• **Your goal**: Please copy out the stretch of the passage on ceiling and floor effects from "The EDA was" through "the data [27,28].", word for word.

The EDA was used to analyse patient responses to treatment and interpret ceiling and floor effects in the data in the context of wet AMD treatment response. Ceiling and floor effects represent a clustering of data at each end of the measurement scale. A quantitative indicator of clustering at the extremes of the measurement scale is skewness in the statistical distribution of the data [27,28].

To verify the presence of skewness, data were reviewed using visualisation techniques, such as scatterplots, box plots, and histograms, and basic skewness metrics. A ceiling effect for an individual is associated with the maximum achievable vision response observed following a number of injections. In pharmacology, it reflects the fact that, after a number of treatments with a drug, there is often a diminishing effect with time and convergence to a limiting value.

In a clinical trial, a ceiling effect may manifest itself as extreme skewness in the statistical distribution of the responses from patients (Figure 1a). The ceiling effect refers to strong skewness to the left, i.e., negative skew [27]. In this case, most patient responses are strongly above the mean response and tightly clustered with minimal dispersion. This can be interpreted as the dose being large enough to affect all patients in a similar manner in the sample. Conversely, the floor effect refers to strong skewness to the right, i.e., positive skew (Figure 1c). In this case, most patient responses are well below the mean and tightly clustered with minimal dispersion. This can be interpreted as the dose being too small to have any significant effect on most patients.

• **Data**:

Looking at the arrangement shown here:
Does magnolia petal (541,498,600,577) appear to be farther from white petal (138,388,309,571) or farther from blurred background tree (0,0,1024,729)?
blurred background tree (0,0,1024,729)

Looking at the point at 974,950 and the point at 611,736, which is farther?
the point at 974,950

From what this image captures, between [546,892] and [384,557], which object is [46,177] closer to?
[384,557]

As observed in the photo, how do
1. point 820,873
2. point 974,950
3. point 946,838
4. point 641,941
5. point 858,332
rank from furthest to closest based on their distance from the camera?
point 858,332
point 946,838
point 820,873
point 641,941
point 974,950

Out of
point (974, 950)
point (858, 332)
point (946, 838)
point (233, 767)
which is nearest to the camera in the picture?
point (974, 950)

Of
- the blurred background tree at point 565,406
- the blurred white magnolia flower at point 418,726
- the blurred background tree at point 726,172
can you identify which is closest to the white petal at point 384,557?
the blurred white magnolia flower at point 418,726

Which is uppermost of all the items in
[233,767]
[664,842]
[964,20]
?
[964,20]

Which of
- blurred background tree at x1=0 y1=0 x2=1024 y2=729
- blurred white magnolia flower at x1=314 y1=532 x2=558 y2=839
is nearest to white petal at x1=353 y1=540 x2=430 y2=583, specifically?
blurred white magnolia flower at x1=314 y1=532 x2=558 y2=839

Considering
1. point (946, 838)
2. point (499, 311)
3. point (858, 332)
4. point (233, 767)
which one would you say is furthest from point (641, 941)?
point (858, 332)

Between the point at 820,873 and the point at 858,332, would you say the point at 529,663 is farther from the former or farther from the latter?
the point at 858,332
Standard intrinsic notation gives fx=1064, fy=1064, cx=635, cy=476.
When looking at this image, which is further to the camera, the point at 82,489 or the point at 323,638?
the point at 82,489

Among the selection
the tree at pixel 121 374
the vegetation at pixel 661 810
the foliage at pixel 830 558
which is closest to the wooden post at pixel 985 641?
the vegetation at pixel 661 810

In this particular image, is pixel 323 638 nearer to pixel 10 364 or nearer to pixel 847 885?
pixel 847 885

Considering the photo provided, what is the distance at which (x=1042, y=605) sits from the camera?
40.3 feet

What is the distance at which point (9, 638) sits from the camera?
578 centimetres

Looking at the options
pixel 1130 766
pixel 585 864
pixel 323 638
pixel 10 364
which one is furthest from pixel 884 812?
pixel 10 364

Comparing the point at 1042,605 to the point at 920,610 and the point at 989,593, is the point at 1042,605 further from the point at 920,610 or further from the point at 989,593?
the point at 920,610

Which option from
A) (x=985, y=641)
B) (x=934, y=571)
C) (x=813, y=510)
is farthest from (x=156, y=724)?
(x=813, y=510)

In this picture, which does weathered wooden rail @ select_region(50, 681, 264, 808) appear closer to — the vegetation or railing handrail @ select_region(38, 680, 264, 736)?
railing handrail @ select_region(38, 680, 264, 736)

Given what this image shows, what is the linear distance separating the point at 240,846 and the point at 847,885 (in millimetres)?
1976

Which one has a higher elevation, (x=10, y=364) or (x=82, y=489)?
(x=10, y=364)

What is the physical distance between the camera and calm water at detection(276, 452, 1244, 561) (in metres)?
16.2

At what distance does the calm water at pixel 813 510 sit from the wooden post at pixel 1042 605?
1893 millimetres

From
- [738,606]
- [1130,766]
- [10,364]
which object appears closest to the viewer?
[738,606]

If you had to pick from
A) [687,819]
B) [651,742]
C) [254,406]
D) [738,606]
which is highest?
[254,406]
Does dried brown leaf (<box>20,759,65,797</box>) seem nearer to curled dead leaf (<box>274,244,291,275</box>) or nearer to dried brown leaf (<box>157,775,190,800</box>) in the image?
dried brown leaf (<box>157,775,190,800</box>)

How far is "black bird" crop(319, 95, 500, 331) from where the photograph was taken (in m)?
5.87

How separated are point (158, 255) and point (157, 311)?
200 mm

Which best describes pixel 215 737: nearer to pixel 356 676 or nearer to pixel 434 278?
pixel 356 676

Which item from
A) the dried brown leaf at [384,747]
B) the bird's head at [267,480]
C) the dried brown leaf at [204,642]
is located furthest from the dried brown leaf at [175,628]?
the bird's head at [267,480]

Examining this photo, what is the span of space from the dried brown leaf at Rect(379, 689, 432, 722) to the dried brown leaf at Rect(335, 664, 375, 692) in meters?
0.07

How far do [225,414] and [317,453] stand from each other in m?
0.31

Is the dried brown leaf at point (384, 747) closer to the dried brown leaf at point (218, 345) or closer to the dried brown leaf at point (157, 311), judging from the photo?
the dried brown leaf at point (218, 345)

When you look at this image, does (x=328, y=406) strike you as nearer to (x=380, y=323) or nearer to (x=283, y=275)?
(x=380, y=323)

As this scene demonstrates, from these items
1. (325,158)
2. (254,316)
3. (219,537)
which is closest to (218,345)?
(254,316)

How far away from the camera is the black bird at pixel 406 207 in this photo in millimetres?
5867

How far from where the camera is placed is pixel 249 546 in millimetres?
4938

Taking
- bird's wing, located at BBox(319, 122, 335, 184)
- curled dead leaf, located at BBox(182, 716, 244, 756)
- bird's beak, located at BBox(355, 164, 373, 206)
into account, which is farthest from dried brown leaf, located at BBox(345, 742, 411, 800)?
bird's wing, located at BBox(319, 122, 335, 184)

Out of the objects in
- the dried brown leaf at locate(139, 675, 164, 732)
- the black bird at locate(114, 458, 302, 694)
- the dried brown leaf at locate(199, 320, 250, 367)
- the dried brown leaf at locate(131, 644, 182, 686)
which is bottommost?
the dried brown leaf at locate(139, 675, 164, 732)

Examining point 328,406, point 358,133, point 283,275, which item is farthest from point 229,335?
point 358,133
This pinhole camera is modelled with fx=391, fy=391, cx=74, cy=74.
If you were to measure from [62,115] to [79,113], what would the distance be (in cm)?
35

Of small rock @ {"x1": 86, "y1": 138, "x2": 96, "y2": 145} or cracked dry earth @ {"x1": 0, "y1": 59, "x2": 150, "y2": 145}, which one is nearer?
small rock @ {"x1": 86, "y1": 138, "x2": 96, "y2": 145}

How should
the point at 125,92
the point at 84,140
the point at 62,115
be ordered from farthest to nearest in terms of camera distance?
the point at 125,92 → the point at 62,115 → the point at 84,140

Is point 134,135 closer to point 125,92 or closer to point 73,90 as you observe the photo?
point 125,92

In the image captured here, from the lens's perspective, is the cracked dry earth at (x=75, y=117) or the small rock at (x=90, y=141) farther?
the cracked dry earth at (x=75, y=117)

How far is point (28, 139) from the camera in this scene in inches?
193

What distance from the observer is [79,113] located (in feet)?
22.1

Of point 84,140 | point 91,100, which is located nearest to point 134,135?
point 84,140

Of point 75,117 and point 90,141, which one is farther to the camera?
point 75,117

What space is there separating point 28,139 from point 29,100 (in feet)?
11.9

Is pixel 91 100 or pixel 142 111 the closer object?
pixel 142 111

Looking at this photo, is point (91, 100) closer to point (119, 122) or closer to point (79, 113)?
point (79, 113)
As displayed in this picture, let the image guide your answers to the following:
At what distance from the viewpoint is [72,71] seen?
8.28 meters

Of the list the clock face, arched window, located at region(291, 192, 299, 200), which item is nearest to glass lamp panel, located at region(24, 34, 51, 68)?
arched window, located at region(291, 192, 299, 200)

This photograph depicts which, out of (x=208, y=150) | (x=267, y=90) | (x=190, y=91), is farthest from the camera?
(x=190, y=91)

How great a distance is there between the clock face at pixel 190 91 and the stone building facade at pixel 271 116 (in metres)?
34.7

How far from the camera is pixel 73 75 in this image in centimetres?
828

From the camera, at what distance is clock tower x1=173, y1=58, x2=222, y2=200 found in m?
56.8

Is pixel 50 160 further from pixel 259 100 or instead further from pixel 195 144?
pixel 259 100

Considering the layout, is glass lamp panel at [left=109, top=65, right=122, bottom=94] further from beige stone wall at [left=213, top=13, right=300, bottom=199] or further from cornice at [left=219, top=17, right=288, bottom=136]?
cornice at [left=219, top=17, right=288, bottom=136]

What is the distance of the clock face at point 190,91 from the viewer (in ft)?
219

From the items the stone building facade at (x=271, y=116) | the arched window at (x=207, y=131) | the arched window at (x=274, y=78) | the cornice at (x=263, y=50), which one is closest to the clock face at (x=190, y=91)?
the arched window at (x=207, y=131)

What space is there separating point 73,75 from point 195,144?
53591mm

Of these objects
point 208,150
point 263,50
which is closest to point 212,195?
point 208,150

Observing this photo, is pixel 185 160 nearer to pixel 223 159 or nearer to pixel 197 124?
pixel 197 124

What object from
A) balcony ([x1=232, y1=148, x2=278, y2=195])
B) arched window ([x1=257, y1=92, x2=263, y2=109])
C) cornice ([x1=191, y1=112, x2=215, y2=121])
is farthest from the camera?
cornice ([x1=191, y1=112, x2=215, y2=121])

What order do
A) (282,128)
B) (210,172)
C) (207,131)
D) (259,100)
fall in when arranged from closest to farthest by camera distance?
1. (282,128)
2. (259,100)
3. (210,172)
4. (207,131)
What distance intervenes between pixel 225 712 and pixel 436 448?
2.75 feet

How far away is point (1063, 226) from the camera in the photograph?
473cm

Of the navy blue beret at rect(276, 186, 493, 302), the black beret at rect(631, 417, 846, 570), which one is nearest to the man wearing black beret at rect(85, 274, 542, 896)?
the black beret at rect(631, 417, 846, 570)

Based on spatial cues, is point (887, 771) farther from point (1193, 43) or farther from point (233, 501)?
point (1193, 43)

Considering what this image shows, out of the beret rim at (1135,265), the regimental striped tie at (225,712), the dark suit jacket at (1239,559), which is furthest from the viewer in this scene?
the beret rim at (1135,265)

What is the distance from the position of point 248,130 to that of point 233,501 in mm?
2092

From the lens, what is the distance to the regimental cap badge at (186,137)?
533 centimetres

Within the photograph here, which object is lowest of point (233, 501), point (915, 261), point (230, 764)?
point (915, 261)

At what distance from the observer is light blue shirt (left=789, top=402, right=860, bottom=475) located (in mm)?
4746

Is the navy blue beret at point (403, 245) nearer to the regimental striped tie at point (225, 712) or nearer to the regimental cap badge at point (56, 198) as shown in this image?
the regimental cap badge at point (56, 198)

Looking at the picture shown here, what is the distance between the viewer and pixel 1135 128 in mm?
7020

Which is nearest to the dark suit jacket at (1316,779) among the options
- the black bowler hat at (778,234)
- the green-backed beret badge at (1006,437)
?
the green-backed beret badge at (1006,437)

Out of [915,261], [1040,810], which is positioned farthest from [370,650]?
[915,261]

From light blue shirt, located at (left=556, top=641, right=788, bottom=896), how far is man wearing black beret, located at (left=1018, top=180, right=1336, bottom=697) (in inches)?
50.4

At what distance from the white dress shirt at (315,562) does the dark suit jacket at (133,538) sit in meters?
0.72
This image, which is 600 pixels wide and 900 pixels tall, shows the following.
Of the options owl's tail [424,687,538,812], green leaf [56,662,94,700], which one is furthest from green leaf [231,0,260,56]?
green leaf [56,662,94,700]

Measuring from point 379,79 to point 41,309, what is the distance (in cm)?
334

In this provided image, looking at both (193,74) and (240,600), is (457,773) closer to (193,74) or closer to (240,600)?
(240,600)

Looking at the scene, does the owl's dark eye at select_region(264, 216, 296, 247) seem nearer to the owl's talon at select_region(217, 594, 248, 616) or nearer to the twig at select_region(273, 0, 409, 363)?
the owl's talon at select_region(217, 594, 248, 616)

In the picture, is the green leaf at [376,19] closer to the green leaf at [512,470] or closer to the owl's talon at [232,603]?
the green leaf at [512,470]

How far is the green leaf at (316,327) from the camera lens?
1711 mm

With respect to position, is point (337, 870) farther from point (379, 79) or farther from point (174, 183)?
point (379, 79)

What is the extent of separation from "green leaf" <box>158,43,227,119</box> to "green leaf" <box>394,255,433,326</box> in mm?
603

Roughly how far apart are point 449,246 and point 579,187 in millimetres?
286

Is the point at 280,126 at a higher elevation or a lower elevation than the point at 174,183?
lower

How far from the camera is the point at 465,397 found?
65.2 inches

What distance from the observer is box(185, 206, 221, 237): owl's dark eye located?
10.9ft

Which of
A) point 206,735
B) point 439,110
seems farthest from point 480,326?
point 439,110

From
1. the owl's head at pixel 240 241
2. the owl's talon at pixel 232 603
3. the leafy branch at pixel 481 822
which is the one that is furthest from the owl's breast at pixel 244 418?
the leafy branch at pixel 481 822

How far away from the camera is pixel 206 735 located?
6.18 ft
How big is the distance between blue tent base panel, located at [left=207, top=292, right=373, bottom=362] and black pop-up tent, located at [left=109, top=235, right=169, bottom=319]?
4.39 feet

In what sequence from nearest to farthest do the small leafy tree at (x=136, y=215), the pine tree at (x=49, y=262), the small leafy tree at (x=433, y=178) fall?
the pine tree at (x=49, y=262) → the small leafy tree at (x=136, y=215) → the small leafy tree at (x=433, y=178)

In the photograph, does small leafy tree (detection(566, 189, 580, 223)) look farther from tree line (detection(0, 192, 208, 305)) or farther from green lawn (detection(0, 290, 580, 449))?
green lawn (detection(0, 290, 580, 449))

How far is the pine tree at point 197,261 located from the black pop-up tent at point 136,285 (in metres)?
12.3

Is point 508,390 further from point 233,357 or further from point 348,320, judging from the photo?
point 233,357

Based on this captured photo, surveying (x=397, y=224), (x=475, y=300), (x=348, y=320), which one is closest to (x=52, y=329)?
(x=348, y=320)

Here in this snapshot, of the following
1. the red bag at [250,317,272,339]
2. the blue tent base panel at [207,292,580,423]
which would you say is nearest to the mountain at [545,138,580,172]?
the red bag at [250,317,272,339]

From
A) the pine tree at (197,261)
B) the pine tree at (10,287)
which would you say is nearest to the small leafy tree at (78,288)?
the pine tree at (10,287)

• **Answer**:
The EDA was used to analyse patient responses to treatment and interpret ceiling and floor effects in the data in the context of wet AMD treatment response. Ceiling and floor effects represent a clustering of data at each end of the measurement scale. A quantitative indicator of clustering at the extremes of the measurement scale is skewness in the statistical distribution of the data [27,28].